TEXT SEGMENT section start
What is “no daylight”? No daylight was, we can have our differences, and they can be sometimes very deep differences over settlements over Jerusalem. But to the greatest degree possible, we’re going to try to keep them behind the scenes and work them out between us, which was very different than the Obama administration’s position was, from the first day, to take these disagreements and put them out front. Obama was quoted in a meeting with American Jewish leaders, saying, “I intend to put daylight between Israel and the United States.” It was a decision.
No surprises meant that if the United States was going to give a major policy statement on the Middle East that would impact Israel and its security, then Israel would have a chance to view that statement in advance and to submit its comments. That was the case, in 2002, with Bush and the roadmap. He gave it to Ari Sharon before he [went] public with it.
Israel had no advance warning of the Cairo speech. Complete shock. By that time, I had been almost two years in the office, and I had grown accustomed to the fact that I was not going to get any advance warning. But on the previous day, on May 18, 2011, I was in the White House, and I asked, “OK, what’s in the speech?” There was a lot of excitement around the speech. This was going to be the president’s major address about the Arab Spring, which had broken out five months earlier in Egypt.
TEXT SEGMENT section end
ENTRIES PROVIDED section start
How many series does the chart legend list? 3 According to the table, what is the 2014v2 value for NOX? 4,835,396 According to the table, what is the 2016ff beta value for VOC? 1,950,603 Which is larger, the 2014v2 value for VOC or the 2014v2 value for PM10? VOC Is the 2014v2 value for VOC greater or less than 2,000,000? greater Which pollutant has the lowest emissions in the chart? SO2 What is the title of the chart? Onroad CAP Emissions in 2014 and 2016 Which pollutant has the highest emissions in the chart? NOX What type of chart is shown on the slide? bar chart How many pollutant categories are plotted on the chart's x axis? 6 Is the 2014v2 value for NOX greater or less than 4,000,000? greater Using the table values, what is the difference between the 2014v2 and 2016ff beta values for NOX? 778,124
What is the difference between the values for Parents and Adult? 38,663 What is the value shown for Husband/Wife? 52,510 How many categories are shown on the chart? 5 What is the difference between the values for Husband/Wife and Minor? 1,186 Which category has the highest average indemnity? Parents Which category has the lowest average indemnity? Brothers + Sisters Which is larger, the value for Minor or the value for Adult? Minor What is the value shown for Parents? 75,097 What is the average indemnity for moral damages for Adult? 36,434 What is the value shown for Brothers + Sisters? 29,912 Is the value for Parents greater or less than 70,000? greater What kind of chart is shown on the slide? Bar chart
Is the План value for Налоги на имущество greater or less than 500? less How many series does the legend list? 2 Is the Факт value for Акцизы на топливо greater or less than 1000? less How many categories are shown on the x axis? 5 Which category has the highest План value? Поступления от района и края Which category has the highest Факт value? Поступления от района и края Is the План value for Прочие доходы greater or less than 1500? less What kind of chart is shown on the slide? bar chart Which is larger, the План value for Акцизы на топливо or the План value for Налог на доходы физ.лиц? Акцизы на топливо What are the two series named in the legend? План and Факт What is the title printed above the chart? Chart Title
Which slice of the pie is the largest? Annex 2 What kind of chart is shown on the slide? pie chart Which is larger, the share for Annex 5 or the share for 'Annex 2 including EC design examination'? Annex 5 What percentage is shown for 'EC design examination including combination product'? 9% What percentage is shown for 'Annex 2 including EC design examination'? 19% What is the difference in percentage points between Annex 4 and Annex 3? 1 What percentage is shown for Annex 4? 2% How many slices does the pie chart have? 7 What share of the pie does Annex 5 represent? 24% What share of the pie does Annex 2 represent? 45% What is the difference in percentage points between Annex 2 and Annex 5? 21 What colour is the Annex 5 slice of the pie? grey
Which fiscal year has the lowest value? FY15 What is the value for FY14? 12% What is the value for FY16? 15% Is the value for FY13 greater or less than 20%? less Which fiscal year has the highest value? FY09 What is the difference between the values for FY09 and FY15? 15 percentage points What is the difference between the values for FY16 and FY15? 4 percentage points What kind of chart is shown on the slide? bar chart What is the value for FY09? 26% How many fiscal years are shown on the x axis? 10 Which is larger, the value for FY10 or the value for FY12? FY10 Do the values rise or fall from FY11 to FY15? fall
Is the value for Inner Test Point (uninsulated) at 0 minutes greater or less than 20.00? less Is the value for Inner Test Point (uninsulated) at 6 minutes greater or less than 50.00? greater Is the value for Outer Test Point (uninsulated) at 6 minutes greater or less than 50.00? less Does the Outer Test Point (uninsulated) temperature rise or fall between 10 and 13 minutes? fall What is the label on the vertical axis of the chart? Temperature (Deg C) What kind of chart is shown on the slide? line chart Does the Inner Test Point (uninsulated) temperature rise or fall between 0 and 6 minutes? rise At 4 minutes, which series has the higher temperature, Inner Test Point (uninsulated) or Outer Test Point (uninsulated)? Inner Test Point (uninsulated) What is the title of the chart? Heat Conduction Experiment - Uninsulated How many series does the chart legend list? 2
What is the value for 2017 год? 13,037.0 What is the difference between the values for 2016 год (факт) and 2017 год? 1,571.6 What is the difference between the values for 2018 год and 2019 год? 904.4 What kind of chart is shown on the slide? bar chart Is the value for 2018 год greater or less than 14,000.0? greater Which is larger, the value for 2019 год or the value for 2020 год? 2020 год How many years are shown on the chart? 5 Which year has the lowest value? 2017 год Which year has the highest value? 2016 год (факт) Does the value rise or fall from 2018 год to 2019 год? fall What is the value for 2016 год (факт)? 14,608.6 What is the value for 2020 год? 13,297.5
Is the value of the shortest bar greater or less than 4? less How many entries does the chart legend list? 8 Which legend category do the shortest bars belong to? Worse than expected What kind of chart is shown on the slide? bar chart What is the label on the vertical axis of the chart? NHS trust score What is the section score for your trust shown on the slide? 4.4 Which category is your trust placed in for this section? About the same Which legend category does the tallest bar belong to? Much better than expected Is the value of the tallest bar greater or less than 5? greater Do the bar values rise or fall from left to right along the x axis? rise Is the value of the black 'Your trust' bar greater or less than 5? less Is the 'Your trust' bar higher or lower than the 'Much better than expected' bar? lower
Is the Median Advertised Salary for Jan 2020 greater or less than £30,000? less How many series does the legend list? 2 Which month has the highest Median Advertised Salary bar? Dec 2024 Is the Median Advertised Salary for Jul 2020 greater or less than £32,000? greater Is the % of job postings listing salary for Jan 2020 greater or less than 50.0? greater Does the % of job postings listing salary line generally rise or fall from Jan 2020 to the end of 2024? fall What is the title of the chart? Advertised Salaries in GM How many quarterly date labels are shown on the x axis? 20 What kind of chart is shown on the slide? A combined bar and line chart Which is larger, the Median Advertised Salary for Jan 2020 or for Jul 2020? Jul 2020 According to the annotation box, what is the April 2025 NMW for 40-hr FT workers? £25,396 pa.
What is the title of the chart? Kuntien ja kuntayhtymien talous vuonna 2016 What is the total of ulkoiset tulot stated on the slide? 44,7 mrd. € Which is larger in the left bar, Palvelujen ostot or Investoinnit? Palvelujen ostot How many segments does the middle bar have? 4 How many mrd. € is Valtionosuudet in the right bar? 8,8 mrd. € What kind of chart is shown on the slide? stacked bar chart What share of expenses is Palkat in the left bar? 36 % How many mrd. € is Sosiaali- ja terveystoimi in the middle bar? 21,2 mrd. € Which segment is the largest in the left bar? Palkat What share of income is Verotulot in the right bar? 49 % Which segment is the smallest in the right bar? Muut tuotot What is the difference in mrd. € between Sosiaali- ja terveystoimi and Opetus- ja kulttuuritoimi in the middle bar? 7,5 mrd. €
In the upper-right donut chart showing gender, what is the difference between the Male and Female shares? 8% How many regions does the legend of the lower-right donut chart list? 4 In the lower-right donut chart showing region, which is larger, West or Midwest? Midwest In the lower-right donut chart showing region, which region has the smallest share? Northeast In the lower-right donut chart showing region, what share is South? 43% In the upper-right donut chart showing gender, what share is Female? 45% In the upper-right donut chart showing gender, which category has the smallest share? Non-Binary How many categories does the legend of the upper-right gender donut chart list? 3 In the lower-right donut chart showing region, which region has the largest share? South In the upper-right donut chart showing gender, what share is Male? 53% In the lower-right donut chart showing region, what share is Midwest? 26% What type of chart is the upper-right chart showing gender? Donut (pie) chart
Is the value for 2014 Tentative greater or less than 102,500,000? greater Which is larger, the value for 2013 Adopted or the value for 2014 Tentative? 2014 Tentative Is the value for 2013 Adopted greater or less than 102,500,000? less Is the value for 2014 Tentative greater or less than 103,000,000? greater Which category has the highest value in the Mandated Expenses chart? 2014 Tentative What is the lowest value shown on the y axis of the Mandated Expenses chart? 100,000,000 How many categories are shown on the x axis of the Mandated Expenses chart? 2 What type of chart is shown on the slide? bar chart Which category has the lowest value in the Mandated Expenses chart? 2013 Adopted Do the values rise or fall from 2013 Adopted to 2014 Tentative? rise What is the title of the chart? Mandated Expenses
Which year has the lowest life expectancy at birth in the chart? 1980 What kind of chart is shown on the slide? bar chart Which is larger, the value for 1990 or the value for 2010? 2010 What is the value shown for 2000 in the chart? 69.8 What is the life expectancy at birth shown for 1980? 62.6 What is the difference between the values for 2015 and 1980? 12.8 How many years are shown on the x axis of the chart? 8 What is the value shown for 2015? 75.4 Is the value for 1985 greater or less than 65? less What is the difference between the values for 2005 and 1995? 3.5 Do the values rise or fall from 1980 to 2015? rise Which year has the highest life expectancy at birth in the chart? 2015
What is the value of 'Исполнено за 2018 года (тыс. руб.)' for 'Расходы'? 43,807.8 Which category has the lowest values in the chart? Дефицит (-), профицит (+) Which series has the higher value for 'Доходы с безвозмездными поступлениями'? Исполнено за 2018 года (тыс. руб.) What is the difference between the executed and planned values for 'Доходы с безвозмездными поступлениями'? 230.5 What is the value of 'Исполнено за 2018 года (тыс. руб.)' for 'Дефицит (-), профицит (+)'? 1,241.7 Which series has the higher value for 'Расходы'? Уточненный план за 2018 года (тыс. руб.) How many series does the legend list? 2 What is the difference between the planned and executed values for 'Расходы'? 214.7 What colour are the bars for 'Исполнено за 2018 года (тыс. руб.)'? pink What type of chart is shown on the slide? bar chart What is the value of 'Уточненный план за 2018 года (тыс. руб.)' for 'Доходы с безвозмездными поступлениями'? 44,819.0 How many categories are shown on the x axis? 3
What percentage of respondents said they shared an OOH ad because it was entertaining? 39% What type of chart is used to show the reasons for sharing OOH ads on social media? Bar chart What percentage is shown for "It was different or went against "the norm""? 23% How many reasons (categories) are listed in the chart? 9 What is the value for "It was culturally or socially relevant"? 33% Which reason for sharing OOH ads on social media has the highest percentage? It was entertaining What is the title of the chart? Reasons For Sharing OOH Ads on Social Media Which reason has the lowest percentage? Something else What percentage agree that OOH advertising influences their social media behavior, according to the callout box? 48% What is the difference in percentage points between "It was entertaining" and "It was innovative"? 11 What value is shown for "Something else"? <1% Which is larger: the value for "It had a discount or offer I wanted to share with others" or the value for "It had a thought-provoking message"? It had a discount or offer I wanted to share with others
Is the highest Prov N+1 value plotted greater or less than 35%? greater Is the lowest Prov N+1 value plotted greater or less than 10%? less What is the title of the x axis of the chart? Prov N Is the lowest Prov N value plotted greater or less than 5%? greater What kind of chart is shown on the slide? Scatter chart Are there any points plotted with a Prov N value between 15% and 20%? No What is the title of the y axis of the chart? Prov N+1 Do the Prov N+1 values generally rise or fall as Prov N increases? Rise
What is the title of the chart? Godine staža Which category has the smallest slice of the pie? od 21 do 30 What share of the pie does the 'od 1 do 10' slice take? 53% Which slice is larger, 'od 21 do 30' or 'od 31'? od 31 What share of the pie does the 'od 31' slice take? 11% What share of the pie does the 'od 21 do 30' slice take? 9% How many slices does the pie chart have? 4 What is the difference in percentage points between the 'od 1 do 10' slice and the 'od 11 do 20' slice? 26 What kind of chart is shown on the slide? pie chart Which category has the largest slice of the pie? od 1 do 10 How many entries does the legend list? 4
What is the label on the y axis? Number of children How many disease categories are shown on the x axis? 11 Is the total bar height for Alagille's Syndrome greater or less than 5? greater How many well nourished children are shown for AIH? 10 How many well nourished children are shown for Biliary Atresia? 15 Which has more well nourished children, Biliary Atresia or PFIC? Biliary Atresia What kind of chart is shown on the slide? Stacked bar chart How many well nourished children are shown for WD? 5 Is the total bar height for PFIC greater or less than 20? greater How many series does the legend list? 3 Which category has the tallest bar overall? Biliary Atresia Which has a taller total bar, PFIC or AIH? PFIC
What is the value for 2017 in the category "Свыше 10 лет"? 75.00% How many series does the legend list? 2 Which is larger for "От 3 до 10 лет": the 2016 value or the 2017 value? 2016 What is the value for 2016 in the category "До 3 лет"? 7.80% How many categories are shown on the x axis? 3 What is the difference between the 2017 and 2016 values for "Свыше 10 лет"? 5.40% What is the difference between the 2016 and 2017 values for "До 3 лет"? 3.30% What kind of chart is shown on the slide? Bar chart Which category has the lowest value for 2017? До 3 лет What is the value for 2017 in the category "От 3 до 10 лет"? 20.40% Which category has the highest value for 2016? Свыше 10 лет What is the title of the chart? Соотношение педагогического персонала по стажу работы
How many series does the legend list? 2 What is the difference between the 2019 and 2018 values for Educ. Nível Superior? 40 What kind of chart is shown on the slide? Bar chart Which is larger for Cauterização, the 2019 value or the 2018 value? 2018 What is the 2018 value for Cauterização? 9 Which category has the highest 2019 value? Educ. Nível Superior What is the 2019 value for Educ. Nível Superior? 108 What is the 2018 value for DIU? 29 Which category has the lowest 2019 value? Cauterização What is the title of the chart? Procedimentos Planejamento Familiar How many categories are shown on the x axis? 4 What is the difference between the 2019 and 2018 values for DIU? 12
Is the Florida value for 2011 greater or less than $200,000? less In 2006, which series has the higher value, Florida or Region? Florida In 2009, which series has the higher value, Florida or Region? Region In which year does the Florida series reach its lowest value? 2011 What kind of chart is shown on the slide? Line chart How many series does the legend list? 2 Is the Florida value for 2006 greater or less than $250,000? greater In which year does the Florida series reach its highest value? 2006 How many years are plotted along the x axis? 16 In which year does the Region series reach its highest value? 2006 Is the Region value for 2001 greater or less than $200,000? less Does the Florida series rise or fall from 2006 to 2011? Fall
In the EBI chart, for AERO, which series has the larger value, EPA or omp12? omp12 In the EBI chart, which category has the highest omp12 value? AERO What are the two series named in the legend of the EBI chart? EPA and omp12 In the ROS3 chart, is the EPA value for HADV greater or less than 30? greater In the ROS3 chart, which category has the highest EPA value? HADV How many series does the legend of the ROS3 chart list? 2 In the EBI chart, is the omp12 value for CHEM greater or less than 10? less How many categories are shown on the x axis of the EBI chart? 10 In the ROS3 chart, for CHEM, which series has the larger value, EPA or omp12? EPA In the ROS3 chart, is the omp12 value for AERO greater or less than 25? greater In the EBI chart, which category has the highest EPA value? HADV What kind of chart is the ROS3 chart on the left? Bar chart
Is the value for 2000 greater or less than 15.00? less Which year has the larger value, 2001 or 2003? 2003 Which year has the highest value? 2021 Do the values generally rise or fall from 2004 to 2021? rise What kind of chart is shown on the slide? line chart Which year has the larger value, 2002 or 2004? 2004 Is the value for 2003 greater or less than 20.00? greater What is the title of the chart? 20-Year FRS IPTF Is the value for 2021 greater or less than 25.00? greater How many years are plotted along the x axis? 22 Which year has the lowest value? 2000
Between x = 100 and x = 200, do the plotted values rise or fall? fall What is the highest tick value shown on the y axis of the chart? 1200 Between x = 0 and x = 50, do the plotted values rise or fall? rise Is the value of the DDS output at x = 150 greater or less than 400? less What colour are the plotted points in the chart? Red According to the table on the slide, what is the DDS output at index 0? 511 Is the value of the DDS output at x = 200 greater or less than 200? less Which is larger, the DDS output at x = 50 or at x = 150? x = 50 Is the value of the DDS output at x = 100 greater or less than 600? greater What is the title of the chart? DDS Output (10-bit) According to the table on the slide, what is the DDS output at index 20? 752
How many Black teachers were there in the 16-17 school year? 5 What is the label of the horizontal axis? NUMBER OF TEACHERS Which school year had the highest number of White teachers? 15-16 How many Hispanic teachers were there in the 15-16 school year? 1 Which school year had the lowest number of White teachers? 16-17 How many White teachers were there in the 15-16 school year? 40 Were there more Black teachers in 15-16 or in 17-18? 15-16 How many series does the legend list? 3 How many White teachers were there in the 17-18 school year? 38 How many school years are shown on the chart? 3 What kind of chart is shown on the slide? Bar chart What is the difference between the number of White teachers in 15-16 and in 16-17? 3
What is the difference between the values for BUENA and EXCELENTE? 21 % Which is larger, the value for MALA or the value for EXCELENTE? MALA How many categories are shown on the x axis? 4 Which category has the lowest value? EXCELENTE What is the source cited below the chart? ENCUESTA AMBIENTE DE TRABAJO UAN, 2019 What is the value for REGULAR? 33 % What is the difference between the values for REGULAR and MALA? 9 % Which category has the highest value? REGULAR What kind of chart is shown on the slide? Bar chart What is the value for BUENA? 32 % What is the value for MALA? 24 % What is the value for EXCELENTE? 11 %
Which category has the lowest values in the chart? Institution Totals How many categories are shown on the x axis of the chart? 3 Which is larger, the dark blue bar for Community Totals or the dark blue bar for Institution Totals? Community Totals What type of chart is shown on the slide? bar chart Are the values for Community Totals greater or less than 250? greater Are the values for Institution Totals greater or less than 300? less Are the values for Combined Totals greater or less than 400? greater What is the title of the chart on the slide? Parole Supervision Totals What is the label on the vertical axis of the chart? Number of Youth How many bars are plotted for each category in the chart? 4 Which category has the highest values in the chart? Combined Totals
ENTRIES PROVIDED section end
● **EXERCISES TO COMPLETE**:
a) In the excerpt on U.S.-Israel relations, which president shared the roadmap with Ari Sharon before making it public?
b) Turn the paragraph of the excerpt on U.S.-Israel relations that begins "No surprises meant" into a short bulleted list that keeps its main facts.
c) Please carry the excerpt on U.S.-Israel relations forward from its last sentence.

● **ANSWERS TO THE EXERCISES**:
a) Bush, in 2002.

b)
- "No surprises" meant that Israel would see any major U.S. policy statement on the Middle East affecting Israel and its security before it was given.
- Israel could submit its comments on such a statement in advance.
- In 2002, Bush gave the roadmap to Ari Sharon before making it public.

c)
I was just very curious. There were rumors floating around. I had long anticipated that the administration may say something about the ’67 borders, but I received assurance that it wasn’t going to be there. And roughly a quarter of the speech of May 19 was about the ’67 borders, and it became the headline. The headline in the New York Times was, “President Obama Endorses the ’67 Borders.” The rest of the speech, about the Arab Spring, went virtually unreported. …
Now, for Israel, this was a major development. I did a lot of press at the time, and it was difficult to explain why this was so earth-shattering. Everyone knew that ’67 borders were going to be the basis of the peace agreement. That’s what the conventional wisdom was.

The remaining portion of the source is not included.